Answer these questions from the blog post below:
1. In what year did the family move from Detroit to Phoenix?
2. At which theater was the midnight showing?
3. Who drove the group to the movie?

(Extract):
------------------------------------
Friday, February 21, 2014

A Million Miles Away


It's funny how hearing a song from your past can immediately transport you in time, like when I heard "A Million Miles Away" by the Plimsouls yesterday in a restaurant. I first heard the Peter Case classic in 1983, a 12-month period described by some as "the last great year of pop." My friend Mark -- visiting for the summer from Michigan -- and I were asked to go see "Valley Girl" one night with the cool New Wavers from Dobson High, Mike and Pam. My family had moved from Detroit to Phoenix in 1979, and Mark and I made a pact to take turns visiting each other during breaks from school. He had arrived without incident, but beyond that the only plans I had lined up for us were to sit around the house drinking iced tea and complaining. (It's not like you could go outside when it was 117 degrees.) Neither one of us acknowledged it at the time, but this unexpected invitation was just what our vacation needed.


Mike had actually been my best friend in 8th grade -- our attempts at making a horror movie were legendary -- but we drifted apart for a while, and the next thing I knew he had transformed himself into a cross between two-thirds of Spandau Ballet and David Sylvian of Japan.


 In his suede boots from Judy's (or was it the Wild Pair?), geometrically impossible shirts from Chess King and random pieces of fabric tied wherever the mood struck him, he had become the talk of the school, and I suddenly began to realize how much I missed having him in my life. I don't remember how the movie date came together, but looking back, the two of them -- along with Pam's older boyfriend, Rene -- probably just needed a ride as the midnight showing was only at the AMC Lakes in neighboring Tempe. (Lucky for us, my home-from-college-for-the-summer brother Bill was happy to play chauffeur, our mom's beige, cigarette-infused Pontiac Catalina station wagon serving as our chariot.) But Mark and I were shockingly naive, so when Mike and his new friends pulled out wine coolers for all of us in the darkened theater -- Pam's purse apparently doubled as a Circle K -- the outing quickly became one of the most exciting nights of our young lives. (When the empties began rolling down the floor under the seats toward the screen, we all drunkenly howled at how cool we were.) Everyone loved the movie -- "A Million Miles Away" was just one of a dozen great songs, alongside Bonnie Hayes' "Girls Like Me," Josie's Cotton's "He Could Be the One" and the Psychedelic Furs' "Love My Way" -- and I wanted so badly to be Deborah Foreman, whose biggest problem was having a stud like Tommy as her boyfriend. (And could you imagine having E.G. Daily as a friend?!!!) Nicholas Cage even seemed sexy back then. But then the film ended, my brother drove everyone home and we all went our separate ways. Mark and I later tried to capitalize on our newfound bad-ass status by getting "hammered" at my house. But even though my stepfather's wet bar -- a snazzy built-in circa 1979, next to the "conversation pit" (also a built-in) -- was well-stocked, Mark and I made the amateur decision to just pour "a little" of every booze in the cabinet (as to not be detected) into these copper tumblers my mom had in the kitchen -- with no ice -- and the chill one sip sent down our spines immediately had us reverting back to a life of equal parts teetotalism and virginism.
------------------------------------
(Extracted data):
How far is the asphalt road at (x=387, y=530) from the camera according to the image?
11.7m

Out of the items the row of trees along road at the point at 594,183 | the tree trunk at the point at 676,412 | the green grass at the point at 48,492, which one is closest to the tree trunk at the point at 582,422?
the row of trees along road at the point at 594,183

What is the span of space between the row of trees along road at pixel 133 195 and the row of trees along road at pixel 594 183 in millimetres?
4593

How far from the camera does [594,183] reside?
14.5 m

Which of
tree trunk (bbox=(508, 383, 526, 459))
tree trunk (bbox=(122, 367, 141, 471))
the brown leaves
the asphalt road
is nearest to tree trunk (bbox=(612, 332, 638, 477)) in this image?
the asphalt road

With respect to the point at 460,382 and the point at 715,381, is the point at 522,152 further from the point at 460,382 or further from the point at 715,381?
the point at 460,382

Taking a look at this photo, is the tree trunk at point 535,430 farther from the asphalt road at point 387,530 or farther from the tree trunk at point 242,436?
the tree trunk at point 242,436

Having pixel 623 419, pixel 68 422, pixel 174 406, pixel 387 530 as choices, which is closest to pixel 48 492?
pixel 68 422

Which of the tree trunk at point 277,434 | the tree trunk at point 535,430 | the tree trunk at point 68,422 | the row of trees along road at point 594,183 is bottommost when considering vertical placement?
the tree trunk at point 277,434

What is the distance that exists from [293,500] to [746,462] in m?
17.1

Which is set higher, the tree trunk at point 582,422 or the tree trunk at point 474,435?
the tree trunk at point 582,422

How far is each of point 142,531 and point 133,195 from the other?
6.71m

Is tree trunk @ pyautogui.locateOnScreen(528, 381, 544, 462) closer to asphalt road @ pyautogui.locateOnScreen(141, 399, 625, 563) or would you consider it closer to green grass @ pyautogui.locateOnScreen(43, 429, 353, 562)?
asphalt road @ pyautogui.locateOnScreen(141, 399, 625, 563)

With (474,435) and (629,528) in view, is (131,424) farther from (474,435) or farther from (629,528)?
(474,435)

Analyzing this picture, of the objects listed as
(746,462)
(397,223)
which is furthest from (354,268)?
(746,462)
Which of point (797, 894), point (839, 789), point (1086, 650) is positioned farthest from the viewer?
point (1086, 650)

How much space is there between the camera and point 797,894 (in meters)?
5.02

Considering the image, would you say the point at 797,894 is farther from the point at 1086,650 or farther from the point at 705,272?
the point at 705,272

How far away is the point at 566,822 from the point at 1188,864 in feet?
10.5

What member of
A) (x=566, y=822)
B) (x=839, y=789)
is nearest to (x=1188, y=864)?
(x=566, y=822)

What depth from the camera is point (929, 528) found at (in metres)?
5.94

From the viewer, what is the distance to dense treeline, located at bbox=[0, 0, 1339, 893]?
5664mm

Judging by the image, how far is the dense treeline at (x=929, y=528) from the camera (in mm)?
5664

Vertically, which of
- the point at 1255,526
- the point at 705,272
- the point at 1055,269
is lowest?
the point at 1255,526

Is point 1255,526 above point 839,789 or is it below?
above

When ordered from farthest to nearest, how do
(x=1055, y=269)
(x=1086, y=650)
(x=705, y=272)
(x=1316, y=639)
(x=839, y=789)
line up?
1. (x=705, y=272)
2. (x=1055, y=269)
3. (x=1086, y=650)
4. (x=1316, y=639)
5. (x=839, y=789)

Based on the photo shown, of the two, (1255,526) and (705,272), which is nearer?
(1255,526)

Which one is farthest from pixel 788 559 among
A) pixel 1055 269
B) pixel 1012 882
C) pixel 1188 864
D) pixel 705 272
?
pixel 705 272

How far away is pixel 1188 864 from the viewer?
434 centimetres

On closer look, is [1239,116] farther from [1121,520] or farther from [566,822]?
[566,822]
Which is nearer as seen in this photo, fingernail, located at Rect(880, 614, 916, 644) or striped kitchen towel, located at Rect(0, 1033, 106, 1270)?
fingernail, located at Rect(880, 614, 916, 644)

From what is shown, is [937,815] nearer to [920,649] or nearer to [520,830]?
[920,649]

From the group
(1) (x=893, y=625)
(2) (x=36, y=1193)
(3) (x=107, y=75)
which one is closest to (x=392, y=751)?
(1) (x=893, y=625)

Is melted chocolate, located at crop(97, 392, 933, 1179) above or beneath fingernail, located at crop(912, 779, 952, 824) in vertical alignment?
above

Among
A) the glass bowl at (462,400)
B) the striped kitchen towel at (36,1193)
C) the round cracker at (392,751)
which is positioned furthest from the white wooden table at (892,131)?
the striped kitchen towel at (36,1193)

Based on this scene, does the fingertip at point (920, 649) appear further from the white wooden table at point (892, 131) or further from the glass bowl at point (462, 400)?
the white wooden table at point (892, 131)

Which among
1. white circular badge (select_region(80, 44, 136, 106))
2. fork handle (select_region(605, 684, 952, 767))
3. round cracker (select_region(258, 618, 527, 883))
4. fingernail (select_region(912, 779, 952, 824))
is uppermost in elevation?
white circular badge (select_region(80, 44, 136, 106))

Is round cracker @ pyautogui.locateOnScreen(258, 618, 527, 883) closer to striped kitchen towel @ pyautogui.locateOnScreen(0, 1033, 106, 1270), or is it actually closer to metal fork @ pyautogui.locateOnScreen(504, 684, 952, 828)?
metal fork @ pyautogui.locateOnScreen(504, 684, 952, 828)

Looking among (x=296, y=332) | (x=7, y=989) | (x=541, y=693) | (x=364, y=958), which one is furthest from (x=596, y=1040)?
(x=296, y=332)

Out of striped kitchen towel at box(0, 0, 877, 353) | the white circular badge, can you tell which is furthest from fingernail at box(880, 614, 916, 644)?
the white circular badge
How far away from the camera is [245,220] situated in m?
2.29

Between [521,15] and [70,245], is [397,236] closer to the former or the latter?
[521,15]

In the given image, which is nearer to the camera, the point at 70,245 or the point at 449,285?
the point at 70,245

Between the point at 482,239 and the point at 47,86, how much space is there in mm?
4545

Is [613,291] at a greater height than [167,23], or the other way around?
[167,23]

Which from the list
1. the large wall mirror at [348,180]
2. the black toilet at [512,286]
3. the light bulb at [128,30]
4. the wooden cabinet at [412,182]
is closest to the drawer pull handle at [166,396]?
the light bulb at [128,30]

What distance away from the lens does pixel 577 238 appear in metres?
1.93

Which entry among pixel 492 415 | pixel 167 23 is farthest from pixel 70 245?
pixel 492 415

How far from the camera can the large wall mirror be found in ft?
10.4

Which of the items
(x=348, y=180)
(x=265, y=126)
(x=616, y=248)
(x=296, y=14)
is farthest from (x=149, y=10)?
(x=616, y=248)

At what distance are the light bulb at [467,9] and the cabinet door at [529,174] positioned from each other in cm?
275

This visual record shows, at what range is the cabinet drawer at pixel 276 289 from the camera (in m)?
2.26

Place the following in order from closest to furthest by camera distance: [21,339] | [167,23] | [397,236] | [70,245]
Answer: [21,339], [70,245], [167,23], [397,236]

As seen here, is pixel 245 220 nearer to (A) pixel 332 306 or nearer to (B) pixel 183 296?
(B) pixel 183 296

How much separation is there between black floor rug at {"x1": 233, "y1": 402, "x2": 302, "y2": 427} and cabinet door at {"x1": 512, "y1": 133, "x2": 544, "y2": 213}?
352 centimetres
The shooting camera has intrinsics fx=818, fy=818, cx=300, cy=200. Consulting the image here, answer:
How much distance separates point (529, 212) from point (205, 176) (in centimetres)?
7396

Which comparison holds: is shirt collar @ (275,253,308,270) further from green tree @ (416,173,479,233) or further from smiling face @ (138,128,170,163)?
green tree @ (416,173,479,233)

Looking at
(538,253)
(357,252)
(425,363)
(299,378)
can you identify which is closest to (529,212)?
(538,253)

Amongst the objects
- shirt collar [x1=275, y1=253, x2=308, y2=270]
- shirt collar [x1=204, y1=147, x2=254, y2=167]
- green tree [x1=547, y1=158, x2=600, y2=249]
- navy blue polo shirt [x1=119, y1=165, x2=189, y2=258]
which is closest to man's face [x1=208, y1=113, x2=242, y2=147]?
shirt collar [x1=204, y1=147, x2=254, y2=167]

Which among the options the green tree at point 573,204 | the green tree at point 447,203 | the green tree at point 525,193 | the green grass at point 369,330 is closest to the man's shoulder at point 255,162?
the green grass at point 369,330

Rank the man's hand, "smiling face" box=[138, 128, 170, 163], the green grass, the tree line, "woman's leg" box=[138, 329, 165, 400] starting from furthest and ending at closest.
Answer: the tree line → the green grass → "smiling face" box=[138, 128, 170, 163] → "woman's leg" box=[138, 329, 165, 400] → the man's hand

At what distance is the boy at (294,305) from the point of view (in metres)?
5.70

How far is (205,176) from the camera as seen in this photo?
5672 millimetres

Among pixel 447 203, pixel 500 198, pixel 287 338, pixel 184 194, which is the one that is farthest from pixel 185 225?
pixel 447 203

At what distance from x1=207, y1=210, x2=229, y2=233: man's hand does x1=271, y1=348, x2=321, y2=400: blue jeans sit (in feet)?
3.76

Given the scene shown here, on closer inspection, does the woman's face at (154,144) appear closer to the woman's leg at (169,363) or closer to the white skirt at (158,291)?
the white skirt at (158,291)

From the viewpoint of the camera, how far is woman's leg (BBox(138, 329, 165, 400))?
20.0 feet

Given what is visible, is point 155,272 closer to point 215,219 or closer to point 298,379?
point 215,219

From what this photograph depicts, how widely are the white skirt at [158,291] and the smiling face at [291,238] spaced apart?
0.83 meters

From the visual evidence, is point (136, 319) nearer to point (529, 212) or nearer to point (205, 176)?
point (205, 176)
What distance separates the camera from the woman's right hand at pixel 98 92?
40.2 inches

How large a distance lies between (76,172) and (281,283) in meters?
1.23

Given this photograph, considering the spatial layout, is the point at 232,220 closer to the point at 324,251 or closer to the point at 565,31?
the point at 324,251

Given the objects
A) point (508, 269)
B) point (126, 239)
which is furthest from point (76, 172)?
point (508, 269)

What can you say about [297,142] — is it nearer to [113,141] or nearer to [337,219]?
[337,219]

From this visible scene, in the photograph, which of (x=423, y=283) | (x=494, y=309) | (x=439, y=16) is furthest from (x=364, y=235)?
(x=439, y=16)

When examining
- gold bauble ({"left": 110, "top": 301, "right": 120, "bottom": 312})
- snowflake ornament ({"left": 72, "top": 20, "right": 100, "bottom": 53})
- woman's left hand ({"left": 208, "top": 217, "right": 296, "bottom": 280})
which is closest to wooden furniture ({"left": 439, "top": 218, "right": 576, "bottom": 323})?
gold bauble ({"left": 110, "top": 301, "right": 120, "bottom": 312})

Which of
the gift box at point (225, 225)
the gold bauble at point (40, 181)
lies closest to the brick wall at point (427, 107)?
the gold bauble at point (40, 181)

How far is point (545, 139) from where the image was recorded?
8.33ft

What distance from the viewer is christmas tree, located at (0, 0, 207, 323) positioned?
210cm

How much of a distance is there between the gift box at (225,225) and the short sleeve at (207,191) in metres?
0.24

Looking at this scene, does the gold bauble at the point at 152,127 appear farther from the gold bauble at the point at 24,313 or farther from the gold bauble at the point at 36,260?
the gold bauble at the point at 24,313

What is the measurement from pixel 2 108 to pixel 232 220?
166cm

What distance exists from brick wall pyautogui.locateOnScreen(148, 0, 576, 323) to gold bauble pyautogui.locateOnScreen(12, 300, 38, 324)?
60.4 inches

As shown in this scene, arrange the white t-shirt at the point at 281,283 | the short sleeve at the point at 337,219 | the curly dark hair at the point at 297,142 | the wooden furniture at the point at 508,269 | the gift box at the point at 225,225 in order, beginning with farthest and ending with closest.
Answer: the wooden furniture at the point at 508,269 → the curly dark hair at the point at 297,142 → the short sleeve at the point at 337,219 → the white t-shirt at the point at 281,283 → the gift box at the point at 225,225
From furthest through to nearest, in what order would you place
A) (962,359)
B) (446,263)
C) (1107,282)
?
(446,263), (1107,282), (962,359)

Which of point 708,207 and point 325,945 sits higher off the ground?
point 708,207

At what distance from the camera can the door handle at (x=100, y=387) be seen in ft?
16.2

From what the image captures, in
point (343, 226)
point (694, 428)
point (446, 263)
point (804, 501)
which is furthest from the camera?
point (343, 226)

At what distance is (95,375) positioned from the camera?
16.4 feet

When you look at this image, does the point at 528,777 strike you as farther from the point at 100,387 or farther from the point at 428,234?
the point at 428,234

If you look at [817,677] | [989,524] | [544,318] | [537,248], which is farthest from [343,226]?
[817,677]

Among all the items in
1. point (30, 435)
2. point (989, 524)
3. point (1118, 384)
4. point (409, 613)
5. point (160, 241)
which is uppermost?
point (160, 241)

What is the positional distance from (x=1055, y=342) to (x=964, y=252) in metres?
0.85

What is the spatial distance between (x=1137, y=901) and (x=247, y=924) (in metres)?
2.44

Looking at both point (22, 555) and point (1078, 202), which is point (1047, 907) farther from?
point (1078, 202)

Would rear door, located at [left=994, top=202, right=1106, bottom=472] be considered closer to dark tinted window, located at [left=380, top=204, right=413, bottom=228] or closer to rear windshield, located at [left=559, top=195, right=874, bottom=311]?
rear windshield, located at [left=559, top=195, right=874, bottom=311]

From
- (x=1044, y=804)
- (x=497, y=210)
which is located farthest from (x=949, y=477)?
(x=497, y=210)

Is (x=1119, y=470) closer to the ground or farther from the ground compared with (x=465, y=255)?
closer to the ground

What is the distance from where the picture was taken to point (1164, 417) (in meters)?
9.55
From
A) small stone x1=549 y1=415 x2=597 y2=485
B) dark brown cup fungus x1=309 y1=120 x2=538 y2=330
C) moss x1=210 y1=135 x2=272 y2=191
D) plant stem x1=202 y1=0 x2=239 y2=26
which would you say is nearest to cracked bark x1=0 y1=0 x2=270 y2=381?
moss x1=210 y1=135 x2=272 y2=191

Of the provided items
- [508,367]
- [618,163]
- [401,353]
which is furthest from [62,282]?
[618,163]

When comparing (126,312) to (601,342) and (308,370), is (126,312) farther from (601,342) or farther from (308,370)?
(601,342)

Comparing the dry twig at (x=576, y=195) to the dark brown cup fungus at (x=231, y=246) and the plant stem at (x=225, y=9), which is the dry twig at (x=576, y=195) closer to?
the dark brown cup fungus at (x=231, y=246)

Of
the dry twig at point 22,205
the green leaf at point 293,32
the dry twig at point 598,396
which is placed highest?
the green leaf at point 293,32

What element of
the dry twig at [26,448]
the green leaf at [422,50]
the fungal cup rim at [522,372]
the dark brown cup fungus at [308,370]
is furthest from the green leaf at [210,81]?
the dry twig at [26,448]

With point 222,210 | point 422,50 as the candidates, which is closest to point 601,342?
------------------------------------
(Response to this exercise):
1. 1979
2. The AMC Lakes in Tempe
3. Bill, the writer's brother